Dalam setiap kajian keagamaan, Tuhan selalu menarik untuk diperbincangkan. Hampir tak ada wacana yang begitu intens dan mendalam diperbincangkan dari waktu ke waktu selain wacana tentang ketuhanan. Mengapa persoalan mengenai Tuhan menjadi begitu istimewa dalam perbincangan setiap insan manusia?
Ada beberapa hal yang menjadi penyebab begitu istimewanya posisi Tuhan untuk diperbincangkan. Salah satunya bahwa kodrat manusia itu adalah homo religious, makhluk yang memiliki naluri religious. Di antara pengamat yang mengutarakan pendapat itu adalah Karen Amstrong. Dalam bukunya A History of God, Karen Amstrong menulis bahwa ada alasan kuat untuk mempercayai kodrat religius manusia. Mereka menyakini bahwa dibalik alam semesta ini terdapat kekuatan supranatural yang mengatur dan menciptakan mereka (al-Fayyad, 2012).

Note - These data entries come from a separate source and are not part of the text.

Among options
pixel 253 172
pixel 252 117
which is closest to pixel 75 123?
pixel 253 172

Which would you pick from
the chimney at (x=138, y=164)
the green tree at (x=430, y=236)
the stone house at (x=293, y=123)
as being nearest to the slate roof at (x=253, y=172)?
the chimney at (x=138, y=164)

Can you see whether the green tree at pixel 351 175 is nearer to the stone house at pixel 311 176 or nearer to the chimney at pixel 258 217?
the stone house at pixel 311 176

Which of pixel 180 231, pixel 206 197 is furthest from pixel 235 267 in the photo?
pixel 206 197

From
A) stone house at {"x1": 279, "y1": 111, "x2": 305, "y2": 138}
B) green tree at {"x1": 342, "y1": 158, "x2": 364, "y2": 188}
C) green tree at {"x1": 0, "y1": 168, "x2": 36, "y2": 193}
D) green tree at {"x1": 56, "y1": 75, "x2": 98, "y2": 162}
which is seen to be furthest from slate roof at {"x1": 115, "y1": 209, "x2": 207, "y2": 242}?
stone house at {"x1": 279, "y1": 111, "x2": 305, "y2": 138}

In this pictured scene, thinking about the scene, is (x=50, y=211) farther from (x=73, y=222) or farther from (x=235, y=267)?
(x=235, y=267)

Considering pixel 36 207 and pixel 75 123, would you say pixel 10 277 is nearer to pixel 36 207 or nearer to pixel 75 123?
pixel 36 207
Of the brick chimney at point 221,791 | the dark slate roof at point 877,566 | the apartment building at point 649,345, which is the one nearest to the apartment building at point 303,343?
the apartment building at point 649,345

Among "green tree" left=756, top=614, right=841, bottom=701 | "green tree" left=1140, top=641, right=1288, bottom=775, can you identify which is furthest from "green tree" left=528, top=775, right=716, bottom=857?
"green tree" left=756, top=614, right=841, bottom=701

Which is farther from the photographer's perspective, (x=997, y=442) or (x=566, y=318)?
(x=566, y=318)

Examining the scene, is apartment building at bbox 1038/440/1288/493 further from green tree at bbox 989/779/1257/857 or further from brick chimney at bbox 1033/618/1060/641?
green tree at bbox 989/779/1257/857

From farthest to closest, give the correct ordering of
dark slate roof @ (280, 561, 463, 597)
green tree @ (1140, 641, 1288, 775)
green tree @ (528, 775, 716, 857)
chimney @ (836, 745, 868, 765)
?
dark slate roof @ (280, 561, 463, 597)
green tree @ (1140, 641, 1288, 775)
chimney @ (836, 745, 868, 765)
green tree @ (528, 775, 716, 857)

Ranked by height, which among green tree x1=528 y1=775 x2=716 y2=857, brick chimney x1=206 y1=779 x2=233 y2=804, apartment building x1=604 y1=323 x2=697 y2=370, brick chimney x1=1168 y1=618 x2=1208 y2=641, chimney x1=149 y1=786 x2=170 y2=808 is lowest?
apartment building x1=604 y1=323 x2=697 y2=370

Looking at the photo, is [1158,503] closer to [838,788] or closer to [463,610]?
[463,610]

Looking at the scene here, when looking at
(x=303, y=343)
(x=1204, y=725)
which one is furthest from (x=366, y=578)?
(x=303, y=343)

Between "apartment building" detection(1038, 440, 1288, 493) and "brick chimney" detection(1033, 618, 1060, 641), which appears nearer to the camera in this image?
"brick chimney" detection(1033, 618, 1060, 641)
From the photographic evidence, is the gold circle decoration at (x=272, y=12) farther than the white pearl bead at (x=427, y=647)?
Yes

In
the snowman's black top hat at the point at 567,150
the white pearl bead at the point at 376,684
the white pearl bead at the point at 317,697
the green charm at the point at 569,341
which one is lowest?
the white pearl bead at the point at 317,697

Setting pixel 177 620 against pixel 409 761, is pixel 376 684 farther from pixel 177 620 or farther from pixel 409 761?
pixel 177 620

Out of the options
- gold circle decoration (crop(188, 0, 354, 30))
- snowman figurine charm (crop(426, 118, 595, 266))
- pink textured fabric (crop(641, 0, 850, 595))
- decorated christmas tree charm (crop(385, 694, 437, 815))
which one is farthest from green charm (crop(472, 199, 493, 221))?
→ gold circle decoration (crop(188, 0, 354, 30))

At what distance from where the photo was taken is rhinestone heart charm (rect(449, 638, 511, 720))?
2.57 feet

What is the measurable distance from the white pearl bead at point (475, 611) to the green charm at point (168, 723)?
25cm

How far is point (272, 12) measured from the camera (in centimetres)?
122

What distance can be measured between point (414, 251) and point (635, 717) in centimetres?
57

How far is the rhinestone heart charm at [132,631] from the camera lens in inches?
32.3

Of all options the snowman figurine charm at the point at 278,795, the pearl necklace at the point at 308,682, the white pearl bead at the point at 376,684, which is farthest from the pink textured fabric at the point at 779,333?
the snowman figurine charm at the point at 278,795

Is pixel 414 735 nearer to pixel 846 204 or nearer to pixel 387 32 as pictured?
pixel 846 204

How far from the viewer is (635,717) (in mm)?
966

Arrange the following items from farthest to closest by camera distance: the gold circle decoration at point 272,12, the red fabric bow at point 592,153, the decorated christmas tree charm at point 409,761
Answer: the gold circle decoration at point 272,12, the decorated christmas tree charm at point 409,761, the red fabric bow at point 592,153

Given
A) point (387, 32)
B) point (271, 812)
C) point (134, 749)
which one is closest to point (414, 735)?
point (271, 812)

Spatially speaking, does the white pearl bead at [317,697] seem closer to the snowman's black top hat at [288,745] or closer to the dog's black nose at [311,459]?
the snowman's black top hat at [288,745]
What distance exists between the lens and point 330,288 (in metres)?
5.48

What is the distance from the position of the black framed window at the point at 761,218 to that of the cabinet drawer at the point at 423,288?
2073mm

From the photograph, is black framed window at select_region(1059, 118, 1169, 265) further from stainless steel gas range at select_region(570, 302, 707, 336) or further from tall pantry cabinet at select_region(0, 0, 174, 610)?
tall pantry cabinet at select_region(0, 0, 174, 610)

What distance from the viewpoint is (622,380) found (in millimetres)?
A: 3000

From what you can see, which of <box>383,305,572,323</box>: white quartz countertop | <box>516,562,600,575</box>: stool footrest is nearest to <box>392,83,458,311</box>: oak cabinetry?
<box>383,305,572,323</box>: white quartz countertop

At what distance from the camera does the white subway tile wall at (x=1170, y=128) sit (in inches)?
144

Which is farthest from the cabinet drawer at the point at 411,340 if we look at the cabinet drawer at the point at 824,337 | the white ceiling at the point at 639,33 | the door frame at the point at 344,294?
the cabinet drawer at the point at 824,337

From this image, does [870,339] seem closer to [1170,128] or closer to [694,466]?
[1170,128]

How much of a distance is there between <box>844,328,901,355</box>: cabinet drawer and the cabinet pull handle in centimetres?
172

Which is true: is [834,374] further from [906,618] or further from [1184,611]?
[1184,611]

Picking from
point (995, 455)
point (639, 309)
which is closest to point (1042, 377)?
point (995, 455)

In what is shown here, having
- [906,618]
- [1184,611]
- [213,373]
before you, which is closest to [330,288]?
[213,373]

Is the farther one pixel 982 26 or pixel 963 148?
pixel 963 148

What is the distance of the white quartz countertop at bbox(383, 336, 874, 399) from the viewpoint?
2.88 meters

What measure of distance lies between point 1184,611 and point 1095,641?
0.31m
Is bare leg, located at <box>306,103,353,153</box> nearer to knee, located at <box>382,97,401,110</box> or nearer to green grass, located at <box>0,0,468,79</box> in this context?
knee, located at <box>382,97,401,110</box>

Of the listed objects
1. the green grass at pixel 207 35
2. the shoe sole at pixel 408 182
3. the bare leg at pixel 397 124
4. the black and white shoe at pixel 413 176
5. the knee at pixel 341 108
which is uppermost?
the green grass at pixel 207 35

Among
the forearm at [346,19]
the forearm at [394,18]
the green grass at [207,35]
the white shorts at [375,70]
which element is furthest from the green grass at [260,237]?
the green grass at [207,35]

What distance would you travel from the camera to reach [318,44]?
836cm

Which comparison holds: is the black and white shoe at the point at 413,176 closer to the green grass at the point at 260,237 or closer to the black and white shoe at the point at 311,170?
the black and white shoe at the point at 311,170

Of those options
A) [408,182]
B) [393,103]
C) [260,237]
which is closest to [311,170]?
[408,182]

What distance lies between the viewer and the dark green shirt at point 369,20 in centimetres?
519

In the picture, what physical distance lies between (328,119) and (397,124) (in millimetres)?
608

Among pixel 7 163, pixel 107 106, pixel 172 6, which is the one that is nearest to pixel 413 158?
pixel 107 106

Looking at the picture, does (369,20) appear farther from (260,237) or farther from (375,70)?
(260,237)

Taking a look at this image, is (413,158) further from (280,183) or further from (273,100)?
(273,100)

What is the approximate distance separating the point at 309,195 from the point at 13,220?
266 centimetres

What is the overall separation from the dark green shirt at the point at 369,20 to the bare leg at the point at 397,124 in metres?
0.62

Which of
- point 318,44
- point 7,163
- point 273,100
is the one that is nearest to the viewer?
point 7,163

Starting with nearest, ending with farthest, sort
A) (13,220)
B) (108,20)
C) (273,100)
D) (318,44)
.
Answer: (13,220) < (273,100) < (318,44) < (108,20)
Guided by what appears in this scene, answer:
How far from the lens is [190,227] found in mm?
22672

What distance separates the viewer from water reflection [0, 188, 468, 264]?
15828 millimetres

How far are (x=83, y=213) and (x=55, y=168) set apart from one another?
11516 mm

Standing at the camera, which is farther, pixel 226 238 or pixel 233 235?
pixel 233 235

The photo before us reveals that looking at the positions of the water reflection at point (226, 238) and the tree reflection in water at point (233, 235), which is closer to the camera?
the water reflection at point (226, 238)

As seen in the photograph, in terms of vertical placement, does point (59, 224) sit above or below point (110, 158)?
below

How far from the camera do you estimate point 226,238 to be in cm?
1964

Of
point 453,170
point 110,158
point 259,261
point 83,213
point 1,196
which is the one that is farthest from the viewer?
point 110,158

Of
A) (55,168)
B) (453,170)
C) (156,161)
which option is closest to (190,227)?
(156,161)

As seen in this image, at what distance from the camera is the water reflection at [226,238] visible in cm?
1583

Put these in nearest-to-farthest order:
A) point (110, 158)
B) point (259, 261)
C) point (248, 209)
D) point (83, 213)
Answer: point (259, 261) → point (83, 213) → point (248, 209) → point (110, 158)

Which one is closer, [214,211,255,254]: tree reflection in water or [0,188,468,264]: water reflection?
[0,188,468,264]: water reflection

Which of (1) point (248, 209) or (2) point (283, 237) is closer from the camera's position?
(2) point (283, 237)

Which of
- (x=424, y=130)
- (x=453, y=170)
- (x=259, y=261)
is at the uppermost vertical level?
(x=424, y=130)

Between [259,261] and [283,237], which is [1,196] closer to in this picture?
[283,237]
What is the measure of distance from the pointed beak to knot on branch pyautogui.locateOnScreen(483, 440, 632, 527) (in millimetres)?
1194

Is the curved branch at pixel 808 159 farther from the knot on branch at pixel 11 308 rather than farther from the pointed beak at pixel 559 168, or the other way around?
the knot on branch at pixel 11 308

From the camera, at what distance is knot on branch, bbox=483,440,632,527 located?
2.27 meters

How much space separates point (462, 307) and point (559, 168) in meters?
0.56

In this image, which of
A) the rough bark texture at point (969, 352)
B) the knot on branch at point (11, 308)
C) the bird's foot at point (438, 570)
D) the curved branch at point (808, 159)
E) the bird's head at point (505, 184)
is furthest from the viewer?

Dengan kodratnya sebagai makhluk yang religius, maka tidak heran jika dari waktu ke waktu perbincangan mengenai Tuhan selalu istimewa. Termasuk berbagai buku yang membahas mengenai Tuhan menurut berbagai perspektif, salah satunya adalah Allamah Thabathaba’i. atas dasar itu maka melalui buku yang berjudul “Tuhan dalam Filsafat Allamah Thabathaba’i”, Achmad Muchaddam Fahham mencoba melihat bagaimana Thabathaba’i memaknai Tuhan.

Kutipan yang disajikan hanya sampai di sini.